What I Did Not Say by B. A. Spicer

What I Did Not Say by B. A. Spicer

Author:B. A. Spicer [Spicer, B. A.]
Language: eng
Format: epub
Published: 2016-01-11T00:00:00+00:00


Jess

I went up to Jack’s nearly every day over the next summer holidays, and we ended up down by the river on most fine days. We talked a lot, mostly about school, but sometimes about things we wanted to do in the future like buy a sports car and drive to Scotland, or hitchhike to the English Channel and take our chances around Europe. I loved to hear Jack’s plans, which always seemed ingenious, much more exciting than my own. But what I liked most was to think of going off with him by my side, it really didn’t matter where.

On one of the last afternoons before school started back, we were sitting inside the den, sheltering from a bit of drizzle, and Jack was holding the money we’d collected. We hadn’t added to it for ages. There was almost fifty pounds. It didn’t seem like much any more and I must admit to wondering what it was actually for. Probably Jack was thinking the same thing, just playing with the change and staring at the notes.

“We could get your mum a present,” I suggested.

A bike whizzed past and then another. There was a shout. The suddenness of all this made Jack jumpy.

He gawped at me. “A present?”

“Yeah. I don’t mean a birthday present or anything like that. Just something nice. Something that she’d like.”

He fingered the notes, with his thinking face on.

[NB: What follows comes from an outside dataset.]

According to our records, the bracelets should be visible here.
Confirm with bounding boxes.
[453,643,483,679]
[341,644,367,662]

“What would she like?” I asked, enjoying the feeling of being magnanimous.

“Dunno.”

“She likes reading,” I said. “We could get her some books.”

“I’ll think about it.”

There was something about the way he spoke that made me leave it. I didn’t want him getting depressed. His mum had come through lots of bad patches, only to be going through another. It was obvious, even to me, that she couldn’t go on much longer.

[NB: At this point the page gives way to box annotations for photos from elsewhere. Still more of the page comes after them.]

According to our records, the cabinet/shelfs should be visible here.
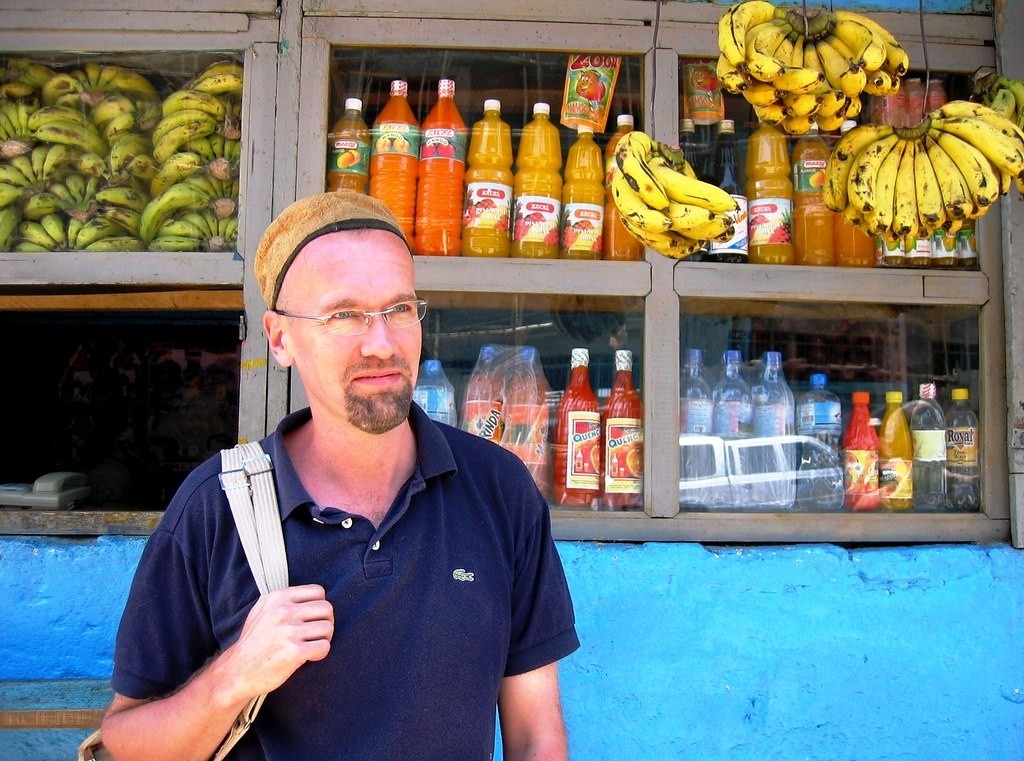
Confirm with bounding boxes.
[0,0,1012,548]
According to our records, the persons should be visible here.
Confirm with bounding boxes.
[101,189,580,761]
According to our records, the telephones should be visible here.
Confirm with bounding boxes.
[0,472,96,509]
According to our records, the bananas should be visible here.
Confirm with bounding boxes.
[822,71,1024,242]
[610,131,738,258]
[0,53,244,253]
[716,0,909,134]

As if he were reading my thoughts, Jack said, “They want to take her into hospital again.”

“Oh,” I said, trying to come up with something helpful and failing.

“They want to give her what they call palliative care. It’s for when there’s nothing the doctors can do any more.” He looked at me with eyes tired of searching for alternatives.

“What do you think, Jack? Would she like that?” I was very much out of my depth.

“Of course she wouldn’t bloody like it! She wants to stay at home. But they say she won’t get the help she needs, if she does. I don’t know what to do, Jess.”

I wanted to hold him, but in the den, crouched as we were, it would have been awkward.

We walked back to the estate arm in arm. I could feel the warmth of him, and I liked the way his hip moved against mine. We were more or less the same height now so that when I looked round, his face was very close and I could smell the sticky scent of his breath. We didn’t speak much, but I was sure that he wanted me to be there and it was a wonderful feeling.